Arkansas fiction writer Jen Fawkes is the recipient of the 2021 Porter Fund Literary Prize. The Porter Prize is presented annually to an Arkansas writer with a substantial and impressive body of work that merits enhanced recognition. Past winners of the Porter Prize include Mara Leveritt, Morris Arnold, Kevin Brockmeier and Jo McDougall, the current Poet Laureate of Arkansas. The $2,000 prize makes it one of the state’s most lucrative as well as prestigious literary awards. Eligibility requires an Arkansas connection.
Fawkes was honored at an award ceremony with a reception on Thursday, October 7 at the Main Library’s Darragh Center in downtown Little Rock. The event is free and open to the public.
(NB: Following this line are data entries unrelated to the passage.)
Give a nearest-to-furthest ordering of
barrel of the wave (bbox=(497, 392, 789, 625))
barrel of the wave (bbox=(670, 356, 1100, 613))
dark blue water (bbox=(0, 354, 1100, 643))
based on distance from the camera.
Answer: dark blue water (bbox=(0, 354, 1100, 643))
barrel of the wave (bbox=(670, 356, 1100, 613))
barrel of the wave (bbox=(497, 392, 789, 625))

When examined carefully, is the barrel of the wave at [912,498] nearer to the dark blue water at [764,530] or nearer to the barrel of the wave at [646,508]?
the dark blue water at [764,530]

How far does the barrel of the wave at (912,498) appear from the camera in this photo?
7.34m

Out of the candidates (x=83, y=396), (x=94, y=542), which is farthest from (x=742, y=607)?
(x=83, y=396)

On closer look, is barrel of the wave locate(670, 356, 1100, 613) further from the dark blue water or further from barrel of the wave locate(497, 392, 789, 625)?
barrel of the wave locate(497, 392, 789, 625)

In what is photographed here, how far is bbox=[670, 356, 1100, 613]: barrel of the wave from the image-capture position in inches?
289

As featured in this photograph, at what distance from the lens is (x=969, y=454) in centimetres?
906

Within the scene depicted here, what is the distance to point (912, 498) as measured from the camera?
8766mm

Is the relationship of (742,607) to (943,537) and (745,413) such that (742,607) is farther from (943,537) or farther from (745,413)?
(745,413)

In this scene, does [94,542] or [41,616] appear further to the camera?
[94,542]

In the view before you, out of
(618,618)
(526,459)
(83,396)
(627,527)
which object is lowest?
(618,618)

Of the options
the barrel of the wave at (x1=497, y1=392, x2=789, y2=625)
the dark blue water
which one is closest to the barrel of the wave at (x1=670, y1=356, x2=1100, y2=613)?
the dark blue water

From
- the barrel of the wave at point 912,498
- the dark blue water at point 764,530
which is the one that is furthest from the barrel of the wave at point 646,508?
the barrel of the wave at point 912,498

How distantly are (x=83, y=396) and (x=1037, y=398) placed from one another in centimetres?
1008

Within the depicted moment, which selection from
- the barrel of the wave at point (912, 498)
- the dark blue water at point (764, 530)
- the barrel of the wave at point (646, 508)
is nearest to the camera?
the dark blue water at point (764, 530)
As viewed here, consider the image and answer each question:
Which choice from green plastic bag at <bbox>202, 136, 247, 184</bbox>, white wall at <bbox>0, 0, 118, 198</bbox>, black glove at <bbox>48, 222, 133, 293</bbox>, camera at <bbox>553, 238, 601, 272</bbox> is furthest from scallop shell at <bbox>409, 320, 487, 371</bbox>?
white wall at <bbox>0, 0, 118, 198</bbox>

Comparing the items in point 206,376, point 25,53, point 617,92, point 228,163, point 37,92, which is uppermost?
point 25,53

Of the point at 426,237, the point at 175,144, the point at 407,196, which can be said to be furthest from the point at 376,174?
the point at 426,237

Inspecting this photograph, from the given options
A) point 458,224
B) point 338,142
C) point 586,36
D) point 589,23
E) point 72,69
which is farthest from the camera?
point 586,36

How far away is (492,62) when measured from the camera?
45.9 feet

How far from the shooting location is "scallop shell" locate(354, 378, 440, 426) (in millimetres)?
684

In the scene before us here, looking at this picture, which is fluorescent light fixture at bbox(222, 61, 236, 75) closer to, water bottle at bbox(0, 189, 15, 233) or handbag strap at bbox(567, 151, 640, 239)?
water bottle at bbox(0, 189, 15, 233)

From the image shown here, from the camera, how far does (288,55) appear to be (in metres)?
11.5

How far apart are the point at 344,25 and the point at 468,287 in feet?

The Porter Prize was founded in 1984 by novelist Jack Butler and novelist and lawyer Phil McMath to honor Dr. Ben Kimpel. Butler and McMath were students of Kimpel, noted professor of English at the University of Arkansas at Fayetteville. At Kimpel’s request, the prize is named in honor of Kimpel’s mother, Gladys Crane Kimpel Porter. The annual prize, $2,000, has been given to 37 poets, novelists, non-fiction writers and playwrights.
Fawkes was notified of her award by Little Rock writer Kevin Brockmeier, the 2003 recipient of the Porter Prize.
“As a lapsed Arkansan who returned to the state after two decades 'off' to find that this wild, wooly place is the only place I want to live, I was thrilled to learn that I won the 2021 Porter Prize,” said Fawkes. “And when I discovered that Dr. Ben Kimpel, for whom the Prize is named, wrote his doctoral dissertation on Herman Melville – one of my most cherished literary forebears – I was positively ecstatic. What an honor to be recognized by my home state, and to join this roster of Arkansas authors whose work I so admire.”
Jen Fawkes’s debut book, Mannequin and Wife (LSU Press), won two 2020 Foreword INDIE Awards (Gold in Short Stories) and is a current finalist for a 2020 Shirley Jackson Award. It was also named one of Largehearted Boy's Favorite Short Story Collections of 2020 and a Best Book of 2020 by The Brooklyn Rail. Jen’s second book, Tales the Devil Told Me, won the 2020 Press 53 Award for Short Fiction and is forthcoming in October 2021. Jen's work has appeared in One Story, Crazyhorse, Lit Hub, The Iowa Review, Best Small Fictions 2020, and elsewhere. She is the winner of numerous fiction prizes, from The Pinch, Salamander, Washington Square Review, and others. Jen holds a PhD from the University of Cincinnati, an MFA from Hollins University, and a BA from Columbia University. She lives in Little Rock, Arkansas, with her husband and several imaginary friends.